Amazon's stock is hot, reaching a 52-week high briefly after the company reported strong earnings and profits in the second quarter Tuesday after the market close. Now, investors want to know: How high can Amazon's stock go?

Higher, say many analysts.

Amazon is trading at 100 times trailing earnings, a big premium to the S&P 500, but William Blair labels Amazon with an Outperform rating, believing the company's stock is a "must own" for long-term investors. The firm sees Amazon's market dominance, its diversified offering assortment, and competitive pricing as growth strongholds for the e-retailer.

The e-commerce giant earned 41 cents a share on revenue of $9.91 billion. Analysts were expecting Amazon to report a second-quarter profit of 35 cents a share, compared with 45 cents in the year-ago quarter. Revenue was estimated to increase to $9.4 billion from $6.5 billion a year ago. 

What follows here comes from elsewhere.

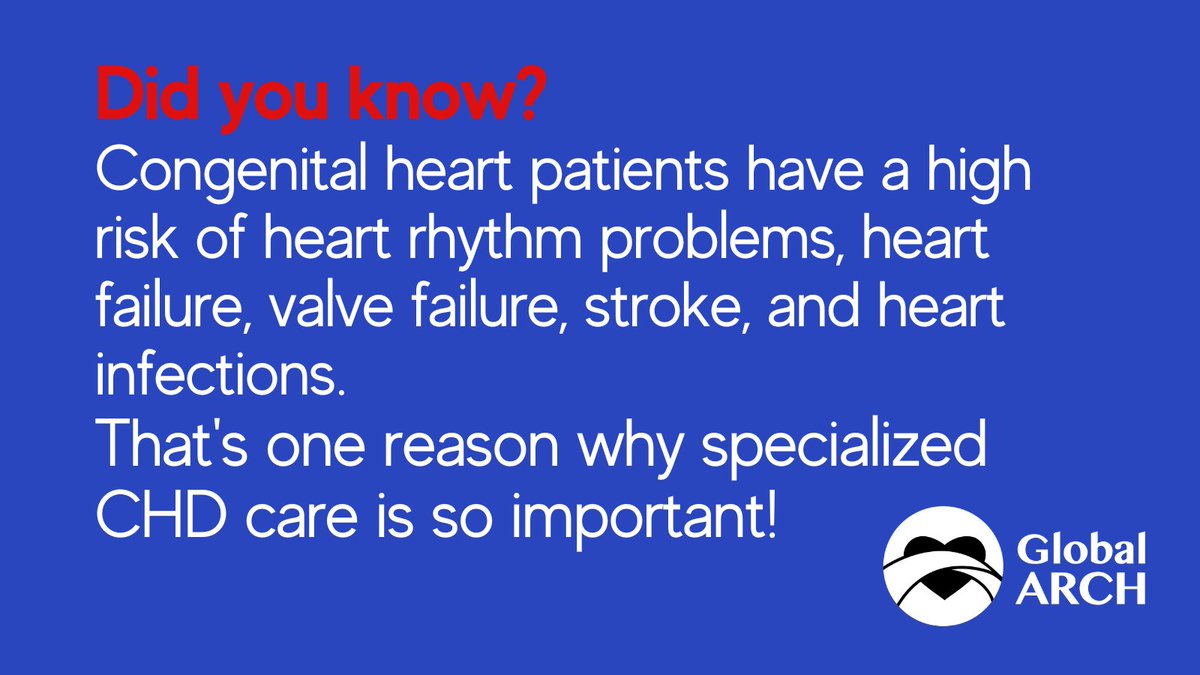 Did you know?
Congenital heart patients have a high risk of heart rhythm problems, heart failure, valve failure, stroke, and heart infections.
That's one reason why specialized CHD care is so important!

Global ARCH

William Blair noted in a July 21 report titled "More Retailers Struggling to Navigate Amazon's Surging Current" that Amazon's prices on 1,000 identical items is greater than 10 percent when compared to a cross-section of U.S. retailers.

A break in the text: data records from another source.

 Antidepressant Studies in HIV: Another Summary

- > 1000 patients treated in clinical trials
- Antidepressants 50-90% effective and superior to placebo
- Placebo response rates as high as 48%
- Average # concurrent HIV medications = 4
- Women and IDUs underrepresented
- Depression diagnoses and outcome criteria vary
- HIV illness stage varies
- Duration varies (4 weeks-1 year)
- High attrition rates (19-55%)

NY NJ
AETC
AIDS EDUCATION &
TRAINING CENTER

The firm notes that consumers are now increasingly using smartphones and other mobile devices to price-shop, illuminating Amazon's advantage -- noting that advantage will only grow in the future because of advancing technology and Amazon's competitive pricing across the board.

Citi sees Amazon as a buy target despite the company's high-flying stock. According to the Wall Street Journal, Citi gives these reasons for a buy recommendation on Amazon:

1) Amazon's investments are from a market-share-vacuuming position of strength;

2) Amazon faces a significant double-double market opportunity in its core retail business;

3) Amazon benefits from mobile technology but is unaffected by the rise of social networking;

4) Amazon's management team has a proven track record of succeeding through investment cycles.

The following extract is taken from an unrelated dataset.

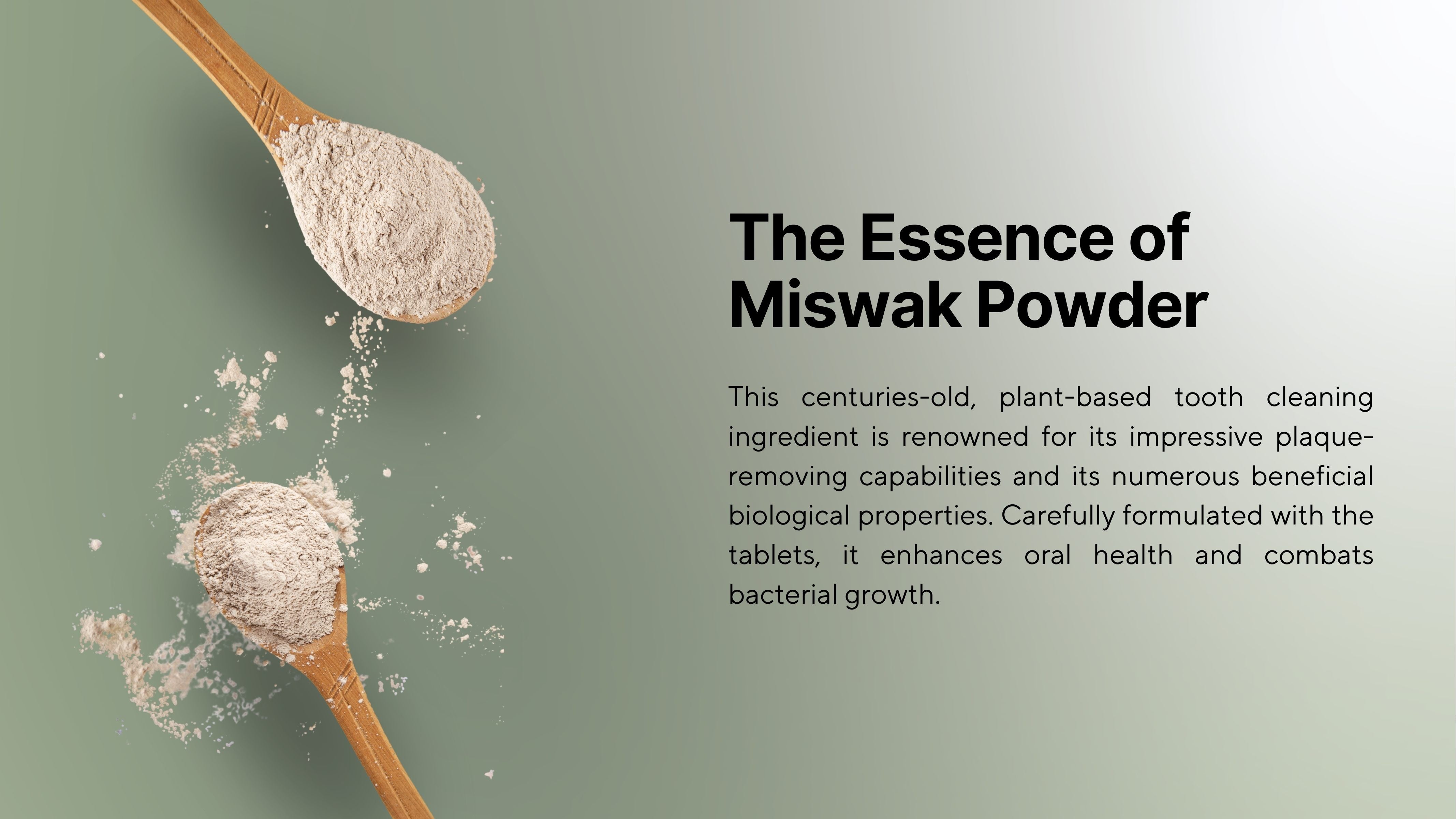 The Essence of Miswak Powder

This centuries-old, plant-based tooth cleaning ingredient is renowned for its impressive plaque-removing capabilities and its numerous beneficial biological properties. Carefully formulated with the tablets, it enhances oral health and combats bacterial growth.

In other words, as Amazon ups its investment this year into new products and technologies, including the roll out of a new Kindle e-reader later this year and the expected roll out of a tablet that runs on Google's Android operating system to compete with Apple's iPad, the company's earnings are not expected to take the kind of hit that frequently occurs in such cycles.

The reason Amazon is able to heavily invest in a cycle but maintain growth in profits, says Morgan Stanley, is that the company is dominating market share of the retail "pie" in a way "we have never previously experienced."

"Amazon is the Wal-Mart of our era but it's better, in our view -- Amazon.com is the combination of technology + logistics company, allowing it to participate in a transition of physical to digital retail supported by store-less (in Seattle) business model that leads to higher long-term economic returns," says Morgan Stanley, according to the Wall Street Journal.

Morgan Stanley has an overweight rating on Amazon.